Die Handlung führt ins mittelalterliche England im 10. Jahrhundert in das Reich von König Edgar. Der Herrscher beauftragt Herzog Enrico, in seinem Auftrag um die Hand der Gräfin Malvina anzuhalten. Diese gefällt dem Herzog allerdings selbst so sehr, dass er sie heiratet und dem König weismacht, sie sei zu hässlich für ihn. Statt Malvina wird deren Kammerzofe Laura Edgar angedient, die ihrerseits mit dem Jägerhauptmann Berto verlobt ist. Seine Ehefrau hält Enrico zunächst geheim, was freilich nicht lange funktioniert, womit die tragikomischen Verwicklungen beginnen. Denn bei dem 1814 an der Mailänder Scala uraufgeführten Werk handelt es sich um eine semiseria – also eine Oper mit ernsten und heiteren Elementen. Dem entspricht Mayrs Musik mit ihren Arien und Ensembles, mit Ritterchören und Troubadour-Gesängen. Mit dem Concerto de Bassus, das sich aus Professoren und Absolventen der Hochschule für Musik und Theater München zusammensetzt und auf historischen Instrumenten musiziert, verhilft Hauk der Komposition zu sprühendem Leben, wird ihrem hybriden Charakter zwischen buffoneskem Duktus und lyrisch-ernster Stimmung jederzeit gerecht.

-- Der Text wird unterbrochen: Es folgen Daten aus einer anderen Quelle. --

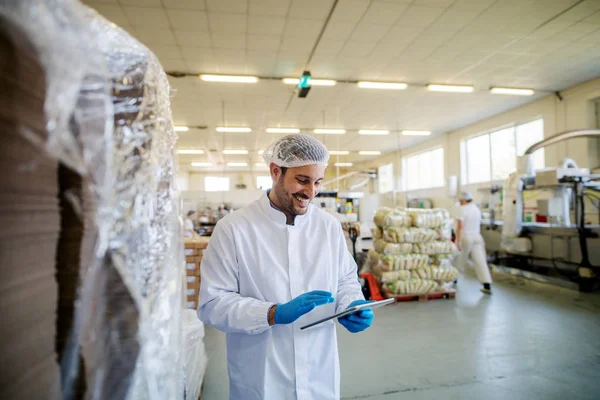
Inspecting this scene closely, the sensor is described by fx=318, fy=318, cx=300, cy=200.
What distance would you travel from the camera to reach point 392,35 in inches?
193

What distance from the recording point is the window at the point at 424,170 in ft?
39.2

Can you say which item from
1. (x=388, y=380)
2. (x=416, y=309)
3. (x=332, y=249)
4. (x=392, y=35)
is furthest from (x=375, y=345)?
(x=392, y=35)

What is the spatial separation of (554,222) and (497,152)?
160 inches

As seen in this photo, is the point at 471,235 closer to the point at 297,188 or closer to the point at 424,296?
the point at 424,296

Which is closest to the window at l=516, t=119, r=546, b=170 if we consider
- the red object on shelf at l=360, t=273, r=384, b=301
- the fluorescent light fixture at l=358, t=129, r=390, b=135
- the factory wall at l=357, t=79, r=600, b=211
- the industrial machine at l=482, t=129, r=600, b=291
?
the factory wall at l=357, t=79, r=600, b=211

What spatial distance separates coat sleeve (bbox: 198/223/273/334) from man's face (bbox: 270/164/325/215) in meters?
0.29

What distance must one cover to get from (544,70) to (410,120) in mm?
3668

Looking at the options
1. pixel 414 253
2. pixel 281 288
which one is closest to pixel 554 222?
pixel 414 253

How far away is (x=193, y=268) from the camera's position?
3467 mm

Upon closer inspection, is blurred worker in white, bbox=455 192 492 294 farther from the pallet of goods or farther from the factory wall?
the pallet of goods

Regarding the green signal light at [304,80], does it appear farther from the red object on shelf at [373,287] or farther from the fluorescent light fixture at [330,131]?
the fluorescent light fixture at [330,131]

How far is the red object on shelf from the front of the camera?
480cm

Der vom Dirigenten 2003 gegründete Simon Mayr Chorus kommt in mehreren Nummern als Donzelle, Cacciatori und Vassalli zum Einsatz, wirkt oft auch mit Gewinn bei den Arien der Protagonisten mit.

Die Besetzung wird angeführt von der südkoreanischen Sopranistin Eun-Hye Choi als Malvina mit klarer, obertonreicher Stimme. In der von Harfenklängen zauberisch umspielten Sortita vermag sie Malvinas melancholische Stimmung berührend wiederzugeben. Dagegen irritiert bei ihrem letzten Solo, „Deh! Per quel dolce oggetto“, der säuerliche Ton, der sich erst im emphatischen Schluss der Nummer verliert. Ihr erstes Duett hat Malvina mit Enrico, dem Markus Schäfer seinen nicht mehr ganz jugendlich klingenden Tenor leiht. Auch König Edgar ist ein Tenor, bei der Uraufführung immerhin vom Startenor Giovanni David kreiert. Young-Jun Ahn, gleichfalls aus Süd-Korea, wartet mit noblem Timbre fern jeder buffonesken Anmutung auf, klingt in der exponierten Lage allerdings angestrengt, wie es der Schlussteil seiner Arie hören lässt. Malvina hat auch ein Duett mit ihrem Vater Loredano („Morte!“), den der Bass Jaegyeong Jo souverän wahrnimmt. Sein Diener Guglielmo ist gleichfalls ein Bass (Niklas Mallmann).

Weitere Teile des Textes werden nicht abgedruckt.